Text shown ::

Despite the relatively upbeat first quarter - where 60% of

companies have beaten estimates, compared to a usual quarter of

about 54% - consensus estimates for the full year have still

been cut aggressively over the last two months.

"It's going to be difficult to project first quarter

earnings further down the year because so much has happened

since the end of the quarter," said Kevin Thozet, member of the

investment committee at Carmignac.

MISSES PUNISHED BY MOST IN A DECADE

As has been the case in recent quarters, earnings misses

have been heavily penalised by the market, in part because

expectations had been downgraded heading into reporting season.

According to Goldman Sachs, the average relative price

reaction for companies reporting below expectations has been a

2% drop, the most severe of the last 10 years. Rewards for

earnings beats remain in line with the historical average.

"There was probably expectation that some of the numbers in

Q1 would have the benefit of front-loading and companies pulling

activity forward because they were unsure what was going to

happen in Q2," said Maarten Geerdink, head of the European

equities team in fundamental equity at Goldman Sachs Asset

Management.

"So even though earnings expectations had dripped down, the

market still believed they could beat these numbers. That's

weighed pretty heavily on these misses."

EURO RALLY ADDS TO HEADWINDS

Not only were corporates worried about tariffs, but they

sounded the alarm over the unexpected strength of the euro, as

investors shunned dollar assets after Trump's tariff blitz.

The single currency has surged about 10% against the dollar

since its February trough, and although it has pulled back

slightly since the U.S./China tariff pause, it remains elevated.

This is a problem, given about 60% of revenues for companies

on Europe's STOXX 600 index are generated abroad.

"It's an issue for exporters. When you have tariffs and a

stronger currency on top of that it becomes a double whammy,"

said Barclays' Chandrasekaran.

"The sharp cuts (to earnings expectations) have come for the

export-oriented part of the market," he added.

Companies that flagged currency movements as a potential

headwind in the year ahead included Europe's largest company SAP

, Munich Re, Bayer, Prysmian

, Unilever ( UL ) and L'Oreal.

Source data ::
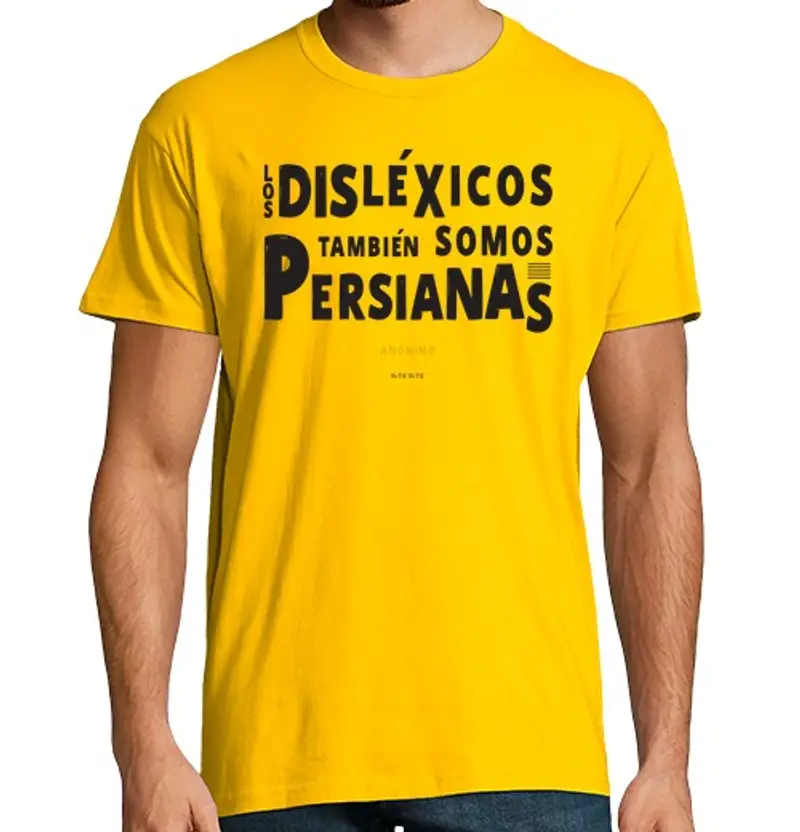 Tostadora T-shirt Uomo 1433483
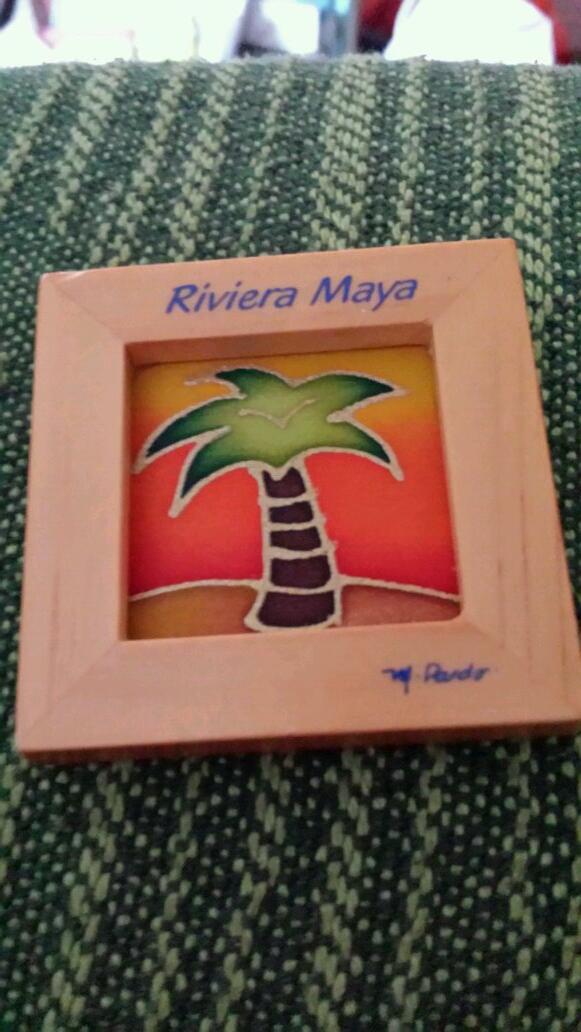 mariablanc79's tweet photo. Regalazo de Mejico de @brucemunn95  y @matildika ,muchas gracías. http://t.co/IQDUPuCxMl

Things to do ::
1 - Quote the article on European corporate earnings from "MISSES PUNISHED BY" to "into reporting season.".
2 - Continue the article on European corporate earnings from where it stops.

Responses for each task ::
1 -
MISSES PUNISHED BY MOST IN A DECADE

As has been the case in recent quarters, earnings misses

have been heavily penalised by the market, in part because

expectations had been downgraded heading into reporting season.

2 -
BANKS UNFAZED

Bank earnings have largely weathered the market volatility

around U.S. tariffs. Many lenders beat expectations and stuck to

their 2025 forecasts - a clear departure from prevailing

corporate caution.

Even with pressures from moderating interest rates, their

latest updates showed resilience in the face of global trade and

macro uncertainties. UBS estimates nearly 90% of banks beat

market consensus, largely driven by strong revenue performances.

The sector trades cheaply based on various metrics, and even

after a 28% surge this year, it remains in favour among

investors attracted by high payouts and stronger balance sheets.

According to BofA's European fund manager survey, banks

reclaimed their spot as the most overweighted sector this month,

with financial stocks expected to be the best performers this

year.

"Bank numbers are all very strong," said Carlo Franchini,

head of institutional clients at Banca Ifigest.

ENERGY EARNINGS DRAG

Seven of the 10 major sectors tracked by LSEG I/B/E/S have

seen growth in earnings relative to the first quarter of 2024,

but energy is not one of them, with the sector expected to

report earnings down 28% from the same period a year ago.

"There's a very clear correlation between profitability and

the oil price, and the oil price has come off," GSAM's Geerdink

said.

"It's a function of two things, lower economic activity and

OPEC producing much more than anticipated."

Oil prices tumbled to a four-year low last month on concerns

about demand following Trump's tariffs, but have since rebounded

slightly as trade tensions thawed.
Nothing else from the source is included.